TO DO
Read the data below. Every line holding the string "Tanzania" must be copied.

Stored items
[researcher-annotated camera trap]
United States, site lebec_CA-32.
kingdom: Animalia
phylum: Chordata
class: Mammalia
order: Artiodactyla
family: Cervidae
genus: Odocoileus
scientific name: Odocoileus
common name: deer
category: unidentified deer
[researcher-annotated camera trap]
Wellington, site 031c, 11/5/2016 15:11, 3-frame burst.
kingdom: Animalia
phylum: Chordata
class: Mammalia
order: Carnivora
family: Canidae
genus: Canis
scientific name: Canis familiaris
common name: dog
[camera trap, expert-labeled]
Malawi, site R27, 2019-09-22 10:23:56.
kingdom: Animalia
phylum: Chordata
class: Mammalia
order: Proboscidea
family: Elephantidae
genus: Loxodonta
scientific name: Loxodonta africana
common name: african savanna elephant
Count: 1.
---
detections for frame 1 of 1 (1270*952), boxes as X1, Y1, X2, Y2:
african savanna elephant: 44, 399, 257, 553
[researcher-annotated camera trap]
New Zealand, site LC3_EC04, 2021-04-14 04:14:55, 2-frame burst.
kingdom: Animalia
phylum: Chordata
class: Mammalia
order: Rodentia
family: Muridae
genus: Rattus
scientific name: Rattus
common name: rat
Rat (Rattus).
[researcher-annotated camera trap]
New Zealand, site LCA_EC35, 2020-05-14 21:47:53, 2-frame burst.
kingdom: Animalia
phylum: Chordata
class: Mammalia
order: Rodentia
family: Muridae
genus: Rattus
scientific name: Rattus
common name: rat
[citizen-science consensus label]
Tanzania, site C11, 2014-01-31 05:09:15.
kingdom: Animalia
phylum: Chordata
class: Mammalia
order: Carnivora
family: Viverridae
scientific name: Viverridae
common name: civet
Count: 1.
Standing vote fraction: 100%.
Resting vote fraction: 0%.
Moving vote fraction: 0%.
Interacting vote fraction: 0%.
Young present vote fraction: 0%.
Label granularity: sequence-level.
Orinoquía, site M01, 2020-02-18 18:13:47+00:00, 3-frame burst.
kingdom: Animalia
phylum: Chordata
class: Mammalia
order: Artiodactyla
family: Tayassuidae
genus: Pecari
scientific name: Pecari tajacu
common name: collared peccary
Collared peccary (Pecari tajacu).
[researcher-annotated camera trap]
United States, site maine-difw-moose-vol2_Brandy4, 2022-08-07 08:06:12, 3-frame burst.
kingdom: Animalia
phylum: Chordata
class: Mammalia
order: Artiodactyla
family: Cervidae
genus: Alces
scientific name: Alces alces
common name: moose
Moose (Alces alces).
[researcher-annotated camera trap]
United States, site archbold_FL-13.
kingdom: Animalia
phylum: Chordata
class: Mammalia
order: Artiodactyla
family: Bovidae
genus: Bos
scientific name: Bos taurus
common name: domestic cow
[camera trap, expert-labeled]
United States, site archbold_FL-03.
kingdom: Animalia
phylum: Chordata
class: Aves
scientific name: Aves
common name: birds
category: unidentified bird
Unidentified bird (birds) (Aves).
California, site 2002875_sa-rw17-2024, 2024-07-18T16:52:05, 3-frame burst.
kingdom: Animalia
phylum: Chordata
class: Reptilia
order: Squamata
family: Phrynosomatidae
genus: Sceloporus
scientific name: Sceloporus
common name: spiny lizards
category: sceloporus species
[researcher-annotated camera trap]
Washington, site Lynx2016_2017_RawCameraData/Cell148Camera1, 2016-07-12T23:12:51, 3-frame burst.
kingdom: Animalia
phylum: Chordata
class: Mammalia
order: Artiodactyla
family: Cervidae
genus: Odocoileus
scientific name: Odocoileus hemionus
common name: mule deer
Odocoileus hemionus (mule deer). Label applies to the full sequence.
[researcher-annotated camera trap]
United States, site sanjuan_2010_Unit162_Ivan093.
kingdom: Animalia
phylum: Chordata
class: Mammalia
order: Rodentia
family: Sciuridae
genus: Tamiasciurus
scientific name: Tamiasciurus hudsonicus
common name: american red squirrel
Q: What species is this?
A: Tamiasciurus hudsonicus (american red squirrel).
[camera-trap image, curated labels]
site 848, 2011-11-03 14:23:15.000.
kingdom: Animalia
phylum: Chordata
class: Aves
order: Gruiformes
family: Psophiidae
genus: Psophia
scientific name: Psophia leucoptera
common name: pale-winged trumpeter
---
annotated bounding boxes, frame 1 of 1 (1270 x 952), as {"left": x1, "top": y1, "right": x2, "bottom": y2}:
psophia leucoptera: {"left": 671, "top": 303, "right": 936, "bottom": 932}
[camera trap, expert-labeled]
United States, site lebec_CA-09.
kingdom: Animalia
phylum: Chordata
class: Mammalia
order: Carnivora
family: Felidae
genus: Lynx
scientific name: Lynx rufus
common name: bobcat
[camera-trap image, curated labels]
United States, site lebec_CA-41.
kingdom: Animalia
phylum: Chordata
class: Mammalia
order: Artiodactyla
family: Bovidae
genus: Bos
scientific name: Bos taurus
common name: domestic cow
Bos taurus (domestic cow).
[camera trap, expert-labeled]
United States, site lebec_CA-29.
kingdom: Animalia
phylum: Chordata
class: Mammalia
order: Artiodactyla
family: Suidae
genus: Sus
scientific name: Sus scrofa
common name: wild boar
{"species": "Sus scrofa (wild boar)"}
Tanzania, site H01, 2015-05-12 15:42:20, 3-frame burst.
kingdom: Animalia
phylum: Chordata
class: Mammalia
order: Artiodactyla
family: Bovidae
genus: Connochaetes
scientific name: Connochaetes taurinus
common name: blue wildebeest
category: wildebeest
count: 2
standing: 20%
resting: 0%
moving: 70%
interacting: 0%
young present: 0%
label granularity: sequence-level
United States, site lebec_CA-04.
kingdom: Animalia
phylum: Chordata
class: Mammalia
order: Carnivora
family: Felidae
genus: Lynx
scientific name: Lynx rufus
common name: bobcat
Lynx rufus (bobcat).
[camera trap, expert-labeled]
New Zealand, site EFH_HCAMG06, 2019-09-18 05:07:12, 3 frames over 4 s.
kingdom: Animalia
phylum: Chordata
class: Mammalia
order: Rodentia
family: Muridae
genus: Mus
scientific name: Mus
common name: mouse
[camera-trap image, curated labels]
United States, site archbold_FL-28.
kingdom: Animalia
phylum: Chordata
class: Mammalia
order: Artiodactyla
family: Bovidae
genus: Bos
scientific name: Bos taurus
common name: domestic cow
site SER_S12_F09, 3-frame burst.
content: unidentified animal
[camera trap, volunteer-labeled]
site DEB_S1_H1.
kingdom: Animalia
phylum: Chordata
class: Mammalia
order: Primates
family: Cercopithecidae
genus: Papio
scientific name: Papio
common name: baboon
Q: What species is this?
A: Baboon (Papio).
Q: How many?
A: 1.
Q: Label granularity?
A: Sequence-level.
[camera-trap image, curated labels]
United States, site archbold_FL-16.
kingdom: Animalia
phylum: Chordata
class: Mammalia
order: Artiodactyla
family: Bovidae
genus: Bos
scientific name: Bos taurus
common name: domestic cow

SOLUTION
Tanzania, site C11, 2014-01-31 05:09:15.
Tanzania, site H01, 2015-05-12 15:42:20, 3-frame burst.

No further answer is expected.